Iván Corralejo

Personal information
- Full name: Iván Corralejo Mantero
- Date of birth: 1 May 2007 (age 19)
- Place of birth: Valverde del Camino, Spain
- Height: 1.76 m (5 ft 9 in)
- Position: Midfielder

Team information
- Current team: Betis B
- Number: 37

Youth career
- 2016–2026: Betis

Senior career*
- Years: Team / Apps / (Gls)
- 2023–: Betis B / 19 / (2)
- 2026–: Betis / 1 / (0)

International career^{‡}
- 2023: Spain U16 / 3 / (0)
- 2023: Spain U17 / 3 / (0)
- 2025–: Spain U19 / 1 / (1)

= Iván Corralejo =

Spanish footballer (born 2007)

Iván Corralejo Mantero (born 1 May 2007) is a Spanish professional footballer who plays as a midfielder for Betis Deportivo.

==Club career==
Born in Valverde del Camino, Huelva, Andalusia, Corralejo joined Real Betis' youth sides at the age of nine. He signed his first professional contract with the club on 10 May 2023, and made his senior debut with the reserves on 19 November, coming on as a late substitute for Lucas Alcázar in a 1–0 Segunda Federación away loss to FC La Unión Atlético.

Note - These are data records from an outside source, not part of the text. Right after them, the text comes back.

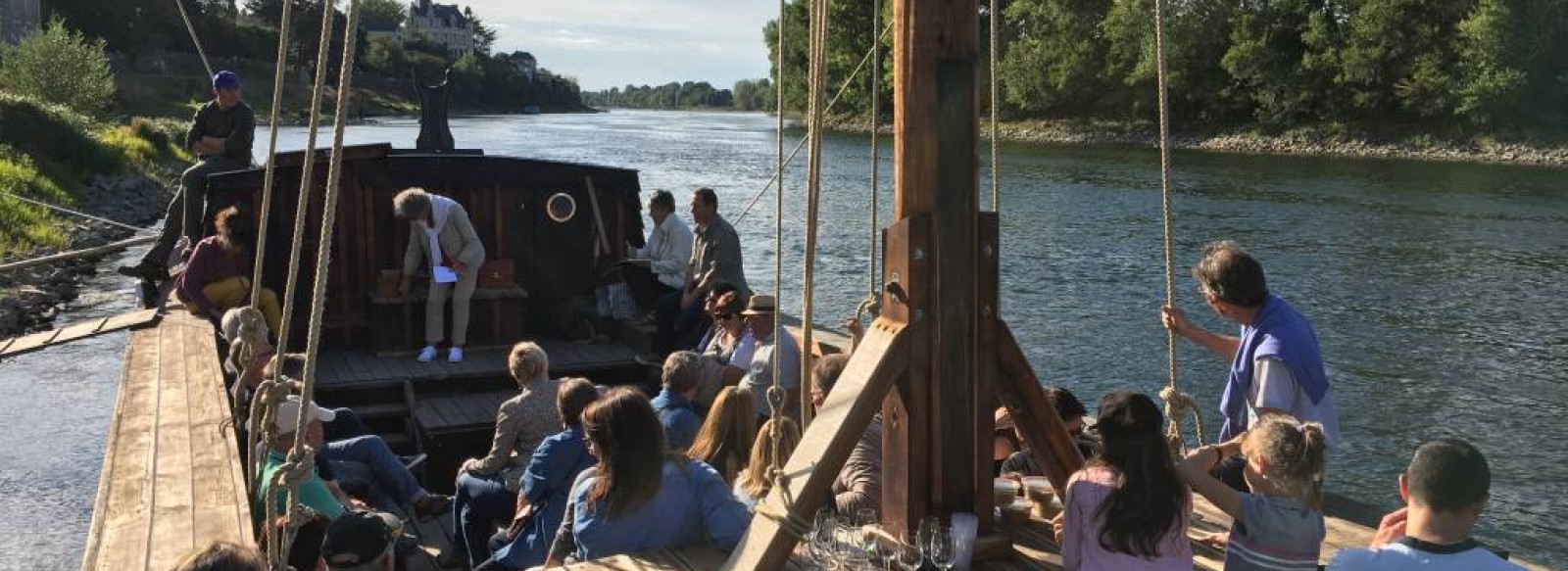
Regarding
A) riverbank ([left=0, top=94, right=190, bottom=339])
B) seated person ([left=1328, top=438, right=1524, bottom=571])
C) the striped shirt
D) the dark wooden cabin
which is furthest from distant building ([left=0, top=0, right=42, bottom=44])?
seated person ([left=1328, top=438, right=1524, bottom=571])

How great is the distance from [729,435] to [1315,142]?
45679 mm

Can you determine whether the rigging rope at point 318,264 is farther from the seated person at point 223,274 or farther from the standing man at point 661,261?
the standing man at point 661,261

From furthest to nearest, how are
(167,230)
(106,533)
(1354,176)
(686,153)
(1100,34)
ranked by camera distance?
(1100,34) < (686,153) < (1354,176) < (167,230) < (106,533)

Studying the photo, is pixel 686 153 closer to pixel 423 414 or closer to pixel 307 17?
pixel 423 414

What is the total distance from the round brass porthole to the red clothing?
192 cm

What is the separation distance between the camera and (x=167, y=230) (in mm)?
9688

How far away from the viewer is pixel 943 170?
3219mm

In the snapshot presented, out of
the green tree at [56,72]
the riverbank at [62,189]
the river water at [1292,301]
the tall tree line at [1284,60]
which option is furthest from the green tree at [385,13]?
the river water at [1292,301]

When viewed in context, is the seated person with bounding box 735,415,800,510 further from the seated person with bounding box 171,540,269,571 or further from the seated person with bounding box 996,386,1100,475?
the seated person with bounding box 171,540,269,571

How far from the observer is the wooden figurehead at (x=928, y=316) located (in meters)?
3.20

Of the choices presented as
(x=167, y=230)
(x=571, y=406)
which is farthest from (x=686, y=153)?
(x=571, y=406)

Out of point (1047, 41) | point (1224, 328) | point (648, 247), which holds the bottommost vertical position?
point (1224, 328)

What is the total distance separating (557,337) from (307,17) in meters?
78.2

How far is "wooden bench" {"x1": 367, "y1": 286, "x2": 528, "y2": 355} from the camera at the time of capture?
836 cm
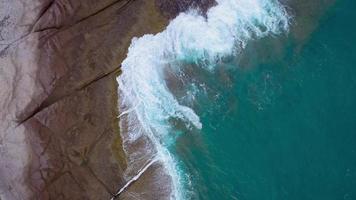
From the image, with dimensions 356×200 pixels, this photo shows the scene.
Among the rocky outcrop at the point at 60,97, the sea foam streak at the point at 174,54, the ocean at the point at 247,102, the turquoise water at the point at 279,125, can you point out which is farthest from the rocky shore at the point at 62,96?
the turquoise water at the point at 279,125

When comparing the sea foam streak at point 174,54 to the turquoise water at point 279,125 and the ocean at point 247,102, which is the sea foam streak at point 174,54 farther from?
the turquoise water at point 279,125

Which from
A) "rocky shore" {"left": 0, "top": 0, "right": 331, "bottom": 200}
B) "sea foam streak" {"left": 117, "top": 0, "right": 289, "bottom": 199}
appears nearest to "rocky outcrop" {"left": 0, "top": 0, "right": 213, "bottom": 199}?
"rocky shore" {"left": 0, "top": 0, "right": 331, "bottom": 200}

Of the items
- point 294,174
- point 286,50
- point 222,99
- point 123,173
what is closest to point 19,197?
point 123,173

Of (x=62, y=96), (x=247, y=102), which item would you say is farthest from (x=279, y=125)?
(x=62, y=96)

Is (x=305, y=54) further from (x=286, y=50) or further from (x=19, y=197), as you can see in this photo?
(x=19, y=197)

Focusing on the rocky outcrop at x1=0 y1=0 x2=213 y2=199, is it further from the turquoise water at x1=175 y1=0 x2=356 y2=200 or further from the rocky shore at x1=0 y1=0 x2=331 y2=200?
the turquoise water at x1=175 y1=0 x2=356 y2=200
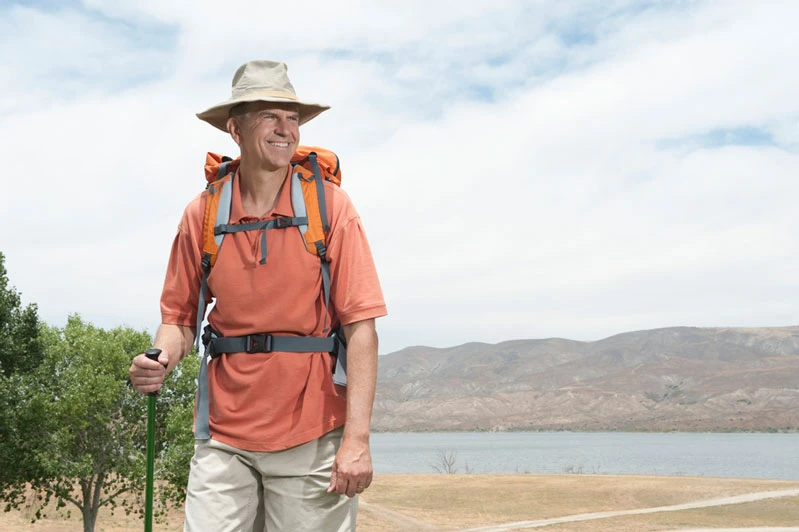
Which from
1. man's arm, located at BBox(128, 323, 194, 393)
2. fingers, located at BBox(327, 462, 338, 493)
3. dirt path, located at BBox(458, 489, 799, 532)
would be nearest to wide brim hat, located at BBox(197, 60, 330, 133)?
man's arm, located at BBox(128, 323, 194, 393)

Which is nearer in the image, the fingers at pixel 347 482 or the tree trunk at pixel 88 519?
the fingers at pixel 347 482

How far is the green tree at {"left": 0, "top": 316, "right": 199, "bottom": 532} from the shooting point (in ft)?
93.9

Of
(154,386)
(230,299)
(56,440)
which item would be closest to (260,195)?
(230,299)

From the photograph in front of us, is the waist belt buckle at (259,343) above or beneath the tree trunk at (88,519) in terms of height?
above

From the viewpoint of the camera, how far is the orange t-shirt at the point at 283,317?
11.2 feet

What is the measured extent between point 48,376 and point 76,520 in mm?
12434

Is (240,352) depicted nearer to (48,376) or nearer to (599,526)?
(48,376)

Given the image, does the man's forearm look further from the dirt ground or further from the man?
the dirt ground

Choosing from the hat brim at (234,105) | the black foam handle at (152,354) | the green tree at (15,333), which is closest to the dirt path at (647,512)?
the green tree at (15,333)

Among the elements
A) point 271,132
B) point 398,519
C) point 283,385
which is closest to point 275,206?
point 271,132

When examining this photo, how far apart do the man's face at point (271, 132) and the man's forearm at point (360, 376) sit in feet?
2.49

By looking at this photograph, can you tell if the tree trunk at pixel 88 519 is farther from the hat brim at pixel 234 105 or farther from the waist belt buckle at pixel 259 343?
the waist belt buckle at pixel 259 343

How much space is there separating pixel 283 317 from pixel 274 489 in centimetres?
67

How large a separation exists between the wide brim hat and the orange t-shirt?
41 centimetres
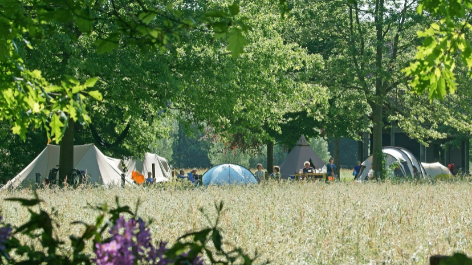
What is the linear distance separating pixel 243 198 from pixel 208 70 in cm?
658

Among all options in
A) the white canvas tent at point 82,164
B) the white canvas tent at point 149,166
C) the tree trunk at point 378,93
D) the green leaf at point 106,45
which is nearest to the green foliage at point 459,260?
the green leaf at point 106,45

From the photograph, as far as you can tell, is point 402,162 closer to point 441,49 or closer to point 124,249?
point 441,49

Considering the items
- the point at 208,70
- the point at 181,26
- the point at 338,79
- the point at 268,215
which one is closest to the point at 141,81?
the point at 208,70

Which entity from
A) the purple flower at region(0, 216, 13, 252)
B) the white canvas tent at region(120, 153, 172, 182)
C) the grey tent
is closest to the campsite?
the purple flower at region(0, 216, 13, 252)

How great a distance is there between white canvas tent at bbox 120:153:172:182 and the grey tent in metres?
6.54

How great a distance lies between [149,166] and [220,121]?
1729 cm

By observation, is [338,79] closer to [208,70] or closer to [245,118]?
[245,118]

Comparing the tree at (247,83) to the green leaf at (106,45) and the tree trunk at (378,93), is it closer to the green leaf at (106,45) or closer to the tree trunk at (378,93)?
the tree trunk at (378,93)

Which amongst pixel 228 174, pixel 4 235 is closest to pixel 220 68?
pixel 228 174

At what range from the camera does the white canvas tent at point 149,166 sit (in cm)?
3159

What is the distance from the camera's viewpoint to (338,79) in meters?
21.0

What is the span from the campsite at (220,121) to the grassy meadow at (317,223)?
32 millimetres

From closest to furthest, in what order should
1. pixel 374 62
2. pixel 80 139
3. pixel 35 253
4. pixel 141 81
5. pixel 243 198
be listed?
pixel 35 253, pixel 243 198, pixel 141 81, pixel 374 62, pixel 80 139

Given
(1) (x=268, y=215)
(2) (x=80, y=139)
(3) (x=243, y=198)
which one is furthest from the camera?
(2) (x=80, y=139)
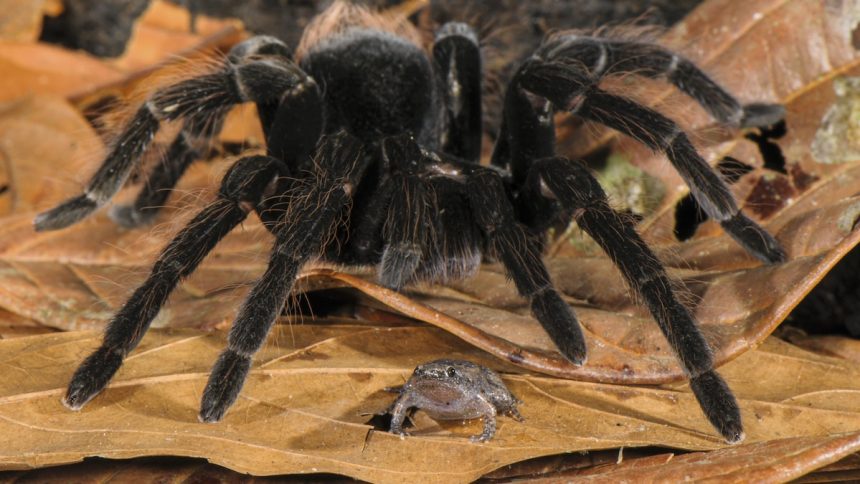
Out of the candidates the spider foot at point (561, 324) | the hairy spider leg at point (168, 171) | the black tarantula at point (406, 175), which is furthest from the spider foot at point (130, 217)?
the spider foot at point (561, 324)

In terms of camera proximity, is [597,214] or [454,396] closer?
[454,396]

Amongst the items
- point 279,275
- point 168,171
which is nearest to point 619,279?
point 279,275

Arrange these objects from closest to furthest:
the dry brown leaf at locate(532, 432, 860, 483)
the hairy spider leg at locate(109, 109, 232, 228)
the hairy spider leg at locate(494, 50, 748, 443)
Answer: the dry brown leaf at locate(532, 432, 860, 483) → the hairy spider leg at locate(494, 50, 748, 443) → the hairy spider leg at locate(109, 109, 232, 228)

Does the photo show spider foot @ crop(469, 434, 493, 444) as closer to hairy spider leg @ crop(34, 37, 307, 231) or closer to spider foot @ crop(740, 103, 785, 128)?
hairy spider leg @ crop(34, 37, 307, 231)

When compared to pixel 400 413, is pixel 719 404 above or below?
above

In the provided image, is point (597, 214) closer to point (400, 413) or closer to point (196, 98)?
point (400, 413)

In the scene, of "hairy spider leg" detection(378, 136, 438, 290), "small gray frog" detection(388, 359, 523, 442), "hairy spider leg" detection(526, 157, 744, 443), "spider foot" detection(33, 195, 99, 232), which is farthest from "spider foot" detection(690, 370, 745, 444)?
"spider foot" detection(33, 195, 99, 232)

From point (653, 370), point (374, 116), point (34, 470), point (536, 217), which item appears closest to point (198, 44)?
point (374, 116)
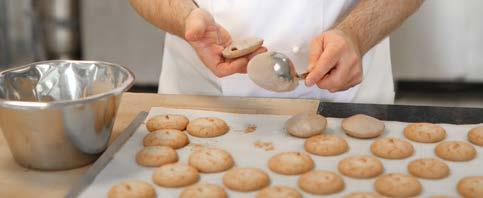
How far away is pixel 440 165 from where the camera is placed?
102 cm

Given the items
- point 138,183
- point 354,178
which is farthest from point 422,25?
point 138,183

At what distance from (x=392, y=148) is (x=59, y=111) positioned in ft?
1.80

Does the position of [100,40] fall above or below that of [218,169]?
below

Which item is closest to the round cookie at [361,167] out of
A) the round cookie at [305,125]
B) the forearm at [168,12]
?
the round cookie at [305,125]

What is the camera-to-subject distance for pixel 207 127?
1.15 meters

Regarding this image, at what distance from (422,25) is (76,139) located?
1927 mm

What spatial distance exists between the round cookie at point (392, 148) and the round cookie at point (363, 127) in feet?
0.11

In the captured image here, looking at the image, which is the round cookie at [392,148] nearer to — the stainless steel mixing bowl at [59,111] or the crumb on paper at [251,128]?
the crumb on paper at [251,128]

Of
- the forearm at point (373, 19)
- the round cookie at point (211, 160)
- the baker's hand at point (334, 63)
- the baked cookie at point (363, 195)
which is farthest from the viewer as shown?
the forearm at point (373, 19)

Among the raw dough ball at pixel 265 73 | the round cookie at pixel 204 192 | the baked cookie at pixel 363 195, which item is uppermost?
the raw dough ball at pixel 265 73

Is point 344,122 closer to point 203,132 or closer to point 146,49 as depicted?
point 203,132

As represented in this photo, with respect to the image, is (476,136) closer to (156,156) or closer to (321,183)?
(321,183)

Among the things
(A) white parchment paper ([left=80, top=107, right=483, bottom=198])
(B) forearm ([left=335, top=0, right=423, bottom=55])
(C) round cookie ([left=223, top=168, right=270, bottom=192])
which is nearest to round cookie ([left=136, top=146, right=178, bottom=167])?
(A) white parchment paper ([left=80, top=107, right=483, bottom=198])

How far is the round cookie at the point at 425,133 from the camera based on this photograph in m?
1.13
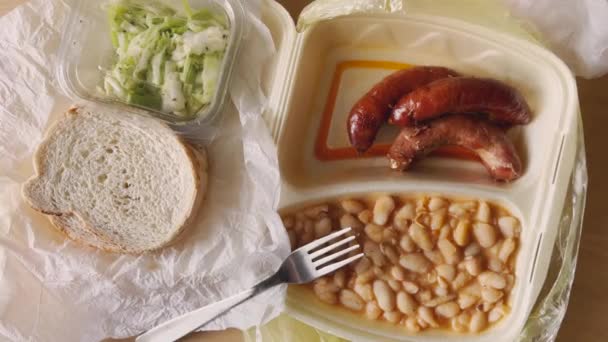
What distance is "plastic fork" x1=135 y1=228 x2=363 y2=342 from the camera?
159 cm

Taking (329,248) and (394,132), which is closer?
(329,248)

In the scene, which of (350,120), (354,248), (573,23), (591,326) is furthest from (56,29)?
(591,326)

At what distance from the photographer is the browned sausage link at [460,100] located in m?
1.52

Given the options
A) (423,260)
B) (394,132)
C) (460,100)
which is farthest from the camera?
(394,132)

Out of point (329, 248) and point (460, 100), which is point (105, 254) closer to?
point (329, 248)

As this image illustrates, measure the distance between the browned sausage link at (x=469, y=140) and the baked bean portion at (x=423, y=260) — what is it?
5.1 inches

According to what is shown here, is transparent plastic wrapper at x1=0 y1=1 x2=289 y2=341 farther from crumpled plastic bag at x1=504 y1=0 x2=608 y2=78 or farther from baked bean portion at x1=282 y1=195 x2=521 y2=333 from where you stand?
crumpled plastic bag at x1=504 y1=0 x2=608 y2=78

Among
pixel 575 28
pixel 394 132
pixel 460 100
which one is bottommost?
pixel 394 132

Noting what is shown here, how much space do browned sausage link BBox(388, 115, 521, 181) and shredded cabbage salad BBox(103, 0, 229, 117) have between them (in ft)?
1.96

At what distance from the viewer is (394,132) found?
5.67ft

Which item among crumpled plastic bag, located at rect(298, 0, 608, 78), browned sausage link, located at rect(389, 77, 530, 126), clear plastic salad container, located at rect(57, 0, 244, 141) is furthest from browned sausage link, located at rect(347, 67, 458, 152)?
clear plastic salad container, located at rect(57, 0, 244, 141)

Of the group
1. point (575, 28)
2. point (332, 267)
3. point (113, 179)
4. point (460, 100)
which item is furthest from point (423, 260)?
point (113, 179)

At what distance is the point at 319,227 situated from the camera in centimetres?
165

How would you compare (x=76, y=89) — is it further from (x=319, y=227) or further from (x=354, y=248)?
(x=354, y=248)
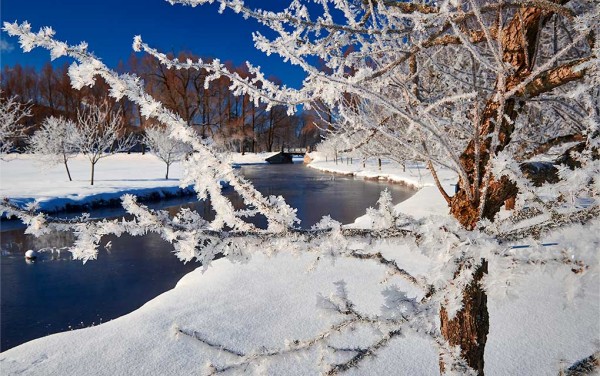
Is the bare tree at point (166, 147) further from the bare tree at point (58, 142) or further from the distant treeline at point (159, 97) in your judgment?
the distant treeline at point (159, 97)

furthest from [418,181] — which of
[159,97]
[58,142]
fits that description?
[159,97]

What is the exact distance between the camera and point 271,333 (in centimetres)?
401

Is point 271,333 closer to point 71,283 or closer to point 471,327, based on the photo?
point 471,327

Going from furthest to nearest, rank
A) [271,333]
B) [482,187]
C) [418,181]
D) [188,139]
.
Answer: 1. [418,181]
2. [271,333]
3. [482,187]
4. [188,139]

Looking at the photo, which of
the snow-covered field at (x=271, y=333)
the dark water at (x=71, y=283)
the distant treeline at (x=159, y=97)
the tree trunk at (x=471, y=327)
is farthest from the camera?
the distant treeline at (x=159, y=97)

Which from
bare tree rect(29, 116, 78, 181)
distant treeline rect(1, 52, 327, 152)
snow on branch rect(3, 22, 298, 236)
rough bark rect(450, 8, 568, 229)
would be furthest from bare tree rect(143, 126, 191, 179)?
snow on branch rect(3, 22, 298, 236)

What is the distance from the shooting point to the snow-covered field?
10.8 feet

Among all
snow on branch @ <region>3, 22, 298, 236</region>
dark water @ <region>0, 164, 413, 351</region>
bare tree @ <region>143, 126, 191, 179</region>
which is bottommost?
dark water @ <region>0, 164, 413, 351</region>

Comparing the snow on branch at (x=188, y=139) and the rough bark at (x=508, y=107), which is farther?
the rough bark at (x=508, y=107)

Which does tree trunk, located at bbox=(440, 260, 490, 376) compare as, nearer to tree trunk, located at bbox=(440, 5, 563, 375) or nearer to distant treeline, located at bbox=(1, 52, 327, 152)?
tree trunk, located at bbox=(440, 5, 563, 375)

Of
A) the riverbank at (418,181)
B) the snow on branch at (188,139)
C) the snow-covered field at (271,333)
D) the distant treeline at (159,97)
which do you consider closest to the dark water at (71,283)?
the snow-covered field at (271,333)

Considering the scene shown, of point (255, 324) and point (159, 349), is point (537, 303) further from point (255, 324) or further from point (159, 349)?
point (159, 349)

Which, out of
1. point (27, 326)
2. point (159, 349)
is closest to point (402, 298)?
point (159, 349)

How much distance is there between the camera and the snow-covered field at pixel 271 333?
329 centimetres
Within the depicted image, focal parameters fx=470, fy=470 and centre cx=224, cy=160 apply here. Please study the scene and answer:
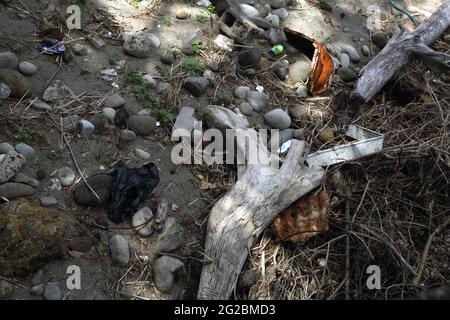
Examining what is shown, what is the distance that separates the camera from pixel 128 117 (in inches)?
113

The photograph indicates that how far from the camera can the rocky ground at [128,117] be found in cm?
227

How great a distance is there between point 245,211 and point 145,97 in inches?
41.5

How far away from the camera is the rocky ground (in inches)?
89.3

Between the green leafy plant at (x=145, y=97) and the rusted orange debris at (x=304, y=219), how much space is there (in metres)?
0.93

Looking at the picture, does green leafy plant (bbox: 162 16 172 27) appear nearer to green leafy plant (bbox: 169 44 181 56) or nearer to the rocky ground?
the rocky ground

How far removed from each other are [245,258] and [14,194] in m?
1.20

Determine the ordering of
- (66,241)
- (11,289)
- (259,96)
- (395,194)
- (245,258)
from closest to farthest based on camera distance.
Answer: (11,289) < (66,241) < (245,258) < (395,194) < (259,96)

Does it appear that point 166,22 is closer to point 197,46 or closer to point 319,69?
point 197,46

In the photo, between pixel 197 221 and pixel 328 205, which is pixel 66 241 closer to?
pixel 197 221

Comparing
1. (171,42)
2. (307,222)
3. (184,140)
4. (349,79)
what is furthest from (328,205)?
(171,42)

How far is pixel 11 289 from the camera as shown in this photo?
207 centimetres

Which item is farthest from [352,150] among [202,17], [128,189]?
[202,17]

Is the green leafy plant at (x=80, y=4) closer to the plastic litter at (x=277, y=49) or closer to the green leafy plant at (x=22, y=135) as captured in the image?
the green leafy plant at (x=22, y=135)


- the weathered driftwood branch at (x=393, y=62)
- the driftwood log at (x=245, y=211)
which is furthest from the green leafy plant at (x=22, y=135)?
the weathered driftwood branch at (x=393, y=62)
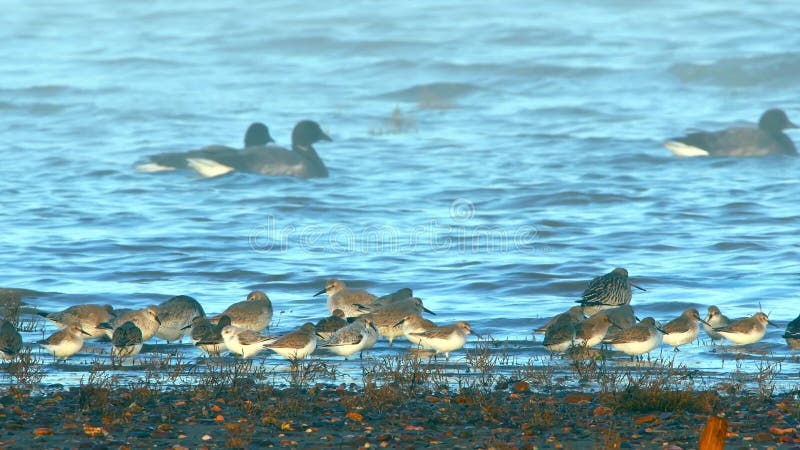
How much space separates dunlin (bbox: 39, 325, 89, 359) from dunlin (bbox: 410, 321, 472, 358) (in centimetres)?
287

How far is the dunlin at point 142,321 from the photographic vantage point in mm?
11609

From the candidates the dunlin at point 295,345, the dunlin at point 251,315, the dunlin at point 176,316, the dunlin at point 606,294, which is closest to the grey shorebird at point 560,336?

Corralejo made his first team debut on 31 October 2025, replacing Marc Roca in a 7–1 away routing of Atlético Palma del Río CF, for the season's Copa del Rey. On 24 November 2025, he renewed his link until 2028, and scored his first senior goal the following 4 January, netting the B's opener in a 2–2 home draw against CE Europa.

Corralejo made his professional – and La Liga – debut on 25 January 2026, replacing Cédric Bakambu in a 2–1 away loss to Deportivo Alavés.

==International career==
Corralejo represented Spain at under-16, under-17 and under-19 levels.